▸ **Data**:
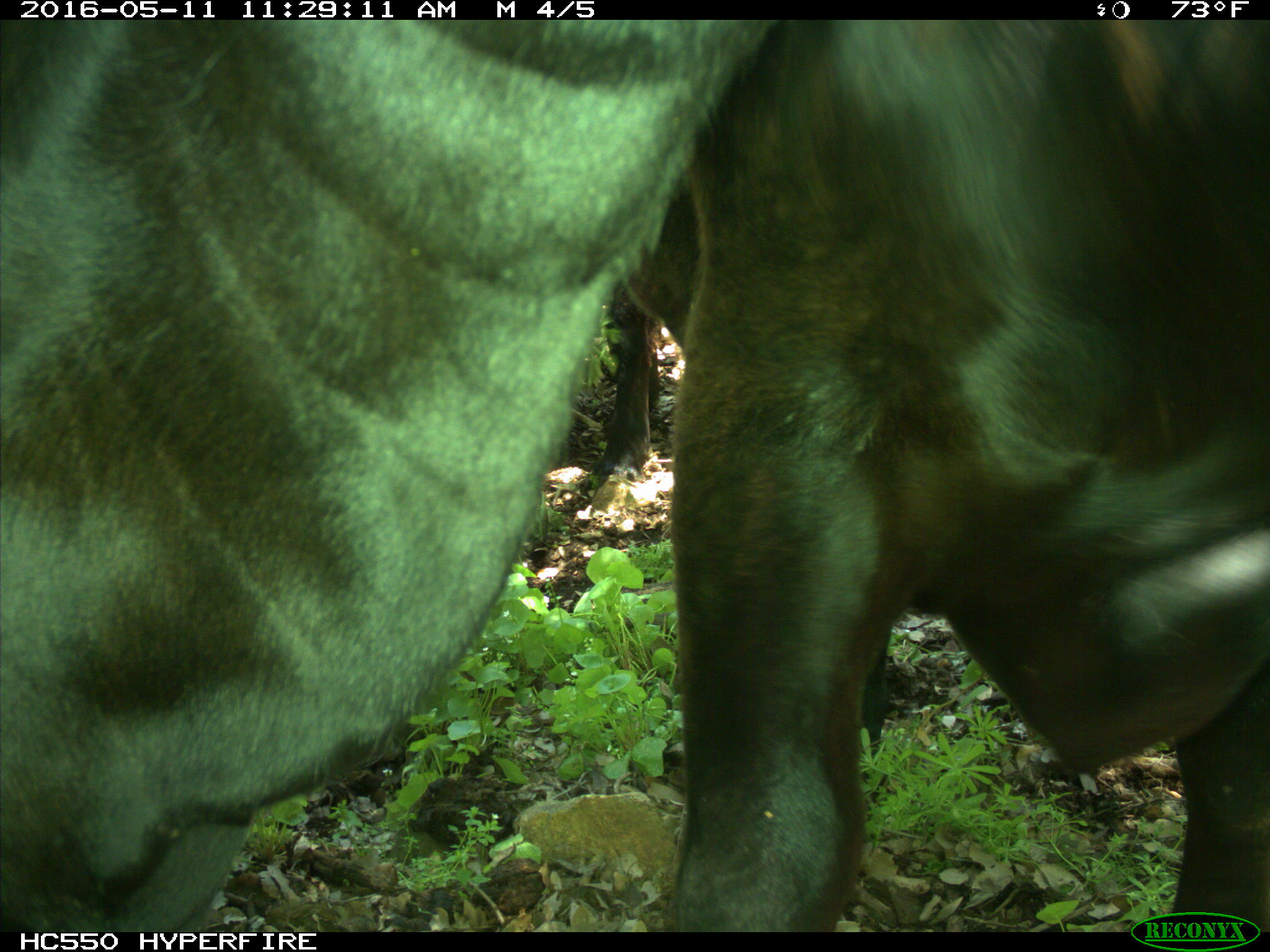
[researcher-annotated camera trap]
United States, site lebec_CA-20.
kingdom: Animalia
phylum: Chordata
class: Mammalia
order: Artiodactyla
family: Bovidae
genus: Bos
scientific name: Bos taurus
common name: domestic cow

▸ **The problem**:
If an entry contains a picture, leave it out and repeat the rest exactly.

▸ **Output below**:
[researcher-annotated camera trap]
United States, site lebec_CA-20.
kingdom: Animalia
phylum: Chordata
class: Mammalia
order: Artiodactyla
family: Bovidae
genus: Bos
scientific name: Bos taurus
common name: domestic cow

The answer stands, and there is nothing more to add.